• [PASSAGE TO READ]
<<<<

And yet, it marked progress. In fact, the Penguins doubled their league victory total from 2004-05 when they went 2-14 and got coach John Robic a ticket out of town. New coach Jerry Slocum was used to winning (179-78 at Gannon) so his first season at Youngstown required a different mindset. The Penguins won only seven games, the last of which came on Jan. 28. February was a black hole.
"We knew when we got here the challenge ahead," Slocum said, "but that never softens the pain of having to go through a year like that. You see progress, but you don't see the benefit of all your progress in the wins and losses column.
"But we thought we made some very healthy strides. For one thing, the infrastructure is so much better -- the locker rooms, the offices. We've got better work habits, our fundamentals are better. The level of play and the quality of kids we're recruiting, I believe all that is on the up-tick."
One bright light shining through the haze was 6-4 senior guard Quin Humphrey (19.2 ppg, 8.3 rpg). Humphrey led the Horizon League in scoring and rebounding, earned first-team all-conference and established himself as a leading candidate for Horizon player of the year in 2006-07. The question is whether Youngstown can garner enough respect to sustain Humphrey's candidacy.

>>>>

• [TASK 1] According to the passage on Youngstown's basketball season, what record did Jerry Slocum have at Gannon?
• [TASK 2] In one to three sentences, explain why the passage on Youngstown's basketball season says Slocum's first year there required a different mindset.
• [TASK 3] Carry the passage on Youngstown's basketball season forward from its last sentence.

• [INPUT DATA]
<<<<

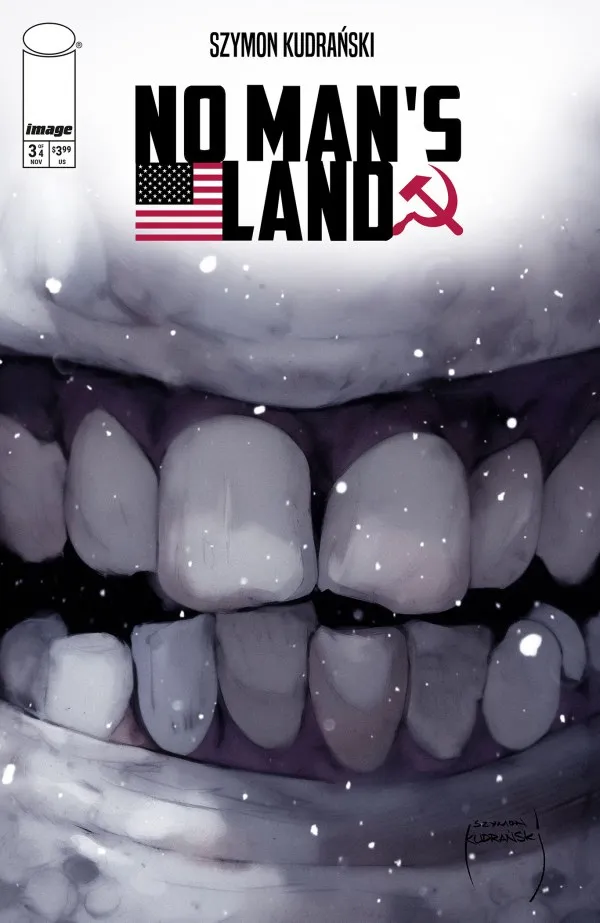 Cover of No Man's Land #3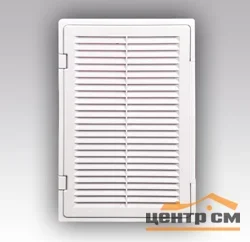 Люк-дверца ревизионная вентилируемая, накладная 300х400 "ДЕКОФОТ" АБС, ЭРА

>>>>

• [TASK RESULT 1] 179-78

• [TASK RESULT 2] Slocum was used to winning, having gone 179-78 at Gannon. At Youngstown, the Penguins won only seven games in his first season.

• [TASK RESULT 3]
Humphrey was Mr. Do-It-All last year, and more of same will be required. He shot 49.6 percent from the field, 74.0 percent at the free-throw line and .373 from three-point range. In one mid-season rampage, he scored 32 at UIC, 33 at Loyola and came home for 31 against Wisconsin-Green Bay.
The Ellenwood, Ga., product missed double figures in only one game and scored at least 20 points 11 times. He was the first player to lead the league in scoring and rebounding since 1992. Humphrey may have worn down late in the season as the double teams and box-and-ones took a toll. He needs his teammates to provide enough help this winter so that script won't be repeated. He has also worked hard in the weight room to prepare his body for the pounding and grabbing to come.
Humphrey's rebounding borders on the amazing. It's part vertical leap and part court smarts -- being able to anticipate where a shot will come off the rim. And don't discount pure hustle.
"Everybody's going to be coming to stop him," Slocum said. "We've talked about the mental preparation and mental toughness he has to have. We'll use him very similar to what we did last year. We're gonna push it to him and post him up and allow him to isolate a little bit, too. I think our system has helped him develop into the player he is. Now we've got to let him go and get out of the way."